Task instructions ▸
In the passage about Frano, who built the Appo Ali Shah Bridge, and in what year?

Reading passage ▸
Frano has a notable boulder covered with ancient rock carvings. The engravings, along with inscriptions, are believed to the reminiscence of Tibetan Buddhism culture in the valley, which date back to the 13th century CE and include shapes such as circles, squares, and phallic symbols.

The Appo Ali Shah Bridge, is deemed to be the first cantilever bridge ever built in the region of Baltistan. It was built by Ali Shah, a local farmer, in 1936, with trees and local wood. Frano is also home to one of the oldest wooden Khanqahs in the region, built by Amir Kabir Sayyed Ali Hanadani, which was expanded in 2002.

=== Pak-Indo War ===
The villages of Frano in Baltistan and Thang, Ladakh were twin villages with families holding properties and homes in both sides. Following the Indo-Pakistani war of 1971, the villages were cut off from each other.

== Geography ==
In the early 19th century, British explorer Godfrey Vigne mentioned the village, referring to it as "Pranuk":

We passed the castle of Chorbut, situated so as to command the entrance of the defile and pass of Hanu. Beyond the turn of the river, above the village of Pranuk, the path in its bed was not traversable, in consequence of there being too much water ... I thought it best to alter my route, and visit Nubra and Kurukurum from Ladakh. I accordingly returned, and ascended the pass of Hanu from Chorbut, having first crossed the [[Shyok River|[Shayok] river]] at Pranuk.

Provided material ▸

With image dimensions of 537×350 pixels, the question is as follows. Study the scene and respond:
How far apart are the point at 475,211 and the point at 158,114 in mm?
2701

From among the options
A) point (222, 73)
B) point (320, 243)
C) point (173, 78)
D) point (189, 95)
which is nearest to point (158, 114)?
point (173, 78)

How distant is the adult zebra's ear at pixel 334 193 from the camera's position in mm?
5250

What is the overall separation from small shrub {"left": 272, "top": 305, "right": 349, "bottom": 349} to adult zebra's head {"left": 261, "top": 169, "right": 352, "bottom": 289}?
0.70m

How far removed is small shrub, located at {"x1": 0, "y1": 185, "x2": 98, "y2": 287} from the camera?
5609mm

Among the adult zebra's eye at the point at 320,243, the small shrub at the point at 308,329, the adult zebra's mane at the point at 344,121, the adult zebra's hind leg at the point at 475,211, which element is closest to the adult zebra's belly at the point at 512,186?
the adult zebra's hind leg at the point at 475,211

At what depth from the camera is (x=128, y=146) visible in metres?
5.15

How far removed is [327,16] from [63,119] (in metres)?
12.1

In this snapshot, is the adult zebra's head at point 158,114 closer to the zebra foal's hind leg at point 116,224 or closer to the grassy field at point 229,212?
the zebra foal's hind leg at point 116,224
--
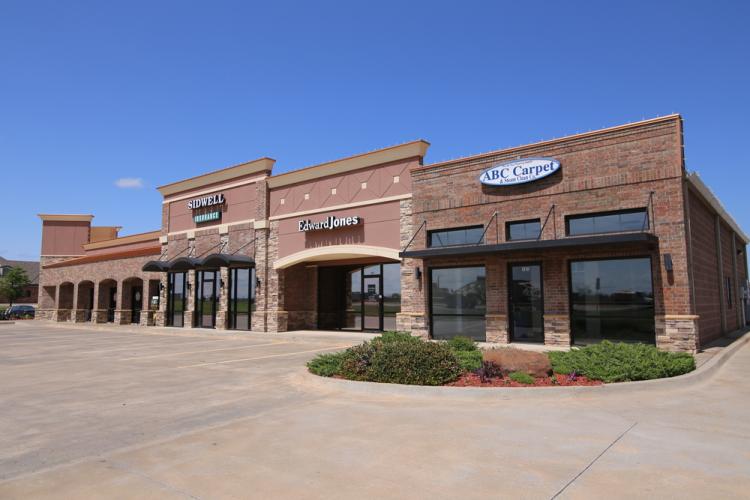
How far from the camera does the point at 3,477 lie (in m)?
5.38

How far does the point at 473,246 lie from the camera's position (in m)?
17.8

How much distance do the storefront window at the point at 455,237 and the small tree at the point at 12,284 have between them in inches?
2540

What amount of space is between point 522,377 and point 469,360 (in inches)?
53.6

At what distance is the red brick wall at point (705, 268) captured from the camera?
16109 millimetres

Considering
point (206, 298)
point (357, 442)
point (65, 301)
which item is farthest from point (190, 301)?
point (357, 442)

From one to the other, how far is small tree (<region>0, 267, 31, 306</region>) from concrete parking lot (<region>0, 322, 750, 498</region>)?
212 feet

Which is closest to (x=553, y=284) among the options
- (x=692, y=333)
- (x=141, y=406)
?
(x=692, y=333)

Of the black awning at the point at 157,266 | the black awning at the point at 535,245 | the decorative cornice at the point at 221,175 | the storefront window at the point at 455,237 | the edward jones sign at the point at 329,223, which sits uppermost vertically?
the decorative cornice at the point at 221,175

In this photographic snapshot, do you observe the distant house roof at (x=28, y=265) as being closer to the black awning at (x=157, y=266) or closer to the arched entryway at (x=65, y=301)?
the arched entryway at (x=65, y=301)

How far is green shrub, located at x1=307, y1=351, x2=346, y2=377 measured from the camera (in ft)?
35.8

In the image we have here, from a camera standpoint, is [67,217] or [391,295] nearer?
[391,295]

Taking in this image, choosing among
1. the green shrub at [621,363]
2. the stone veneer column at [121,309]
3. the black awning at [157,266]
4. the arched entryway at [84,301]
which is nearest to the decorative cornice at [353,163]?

Problem solution ▸
Ali Shah, a local farmer, built it in 1936.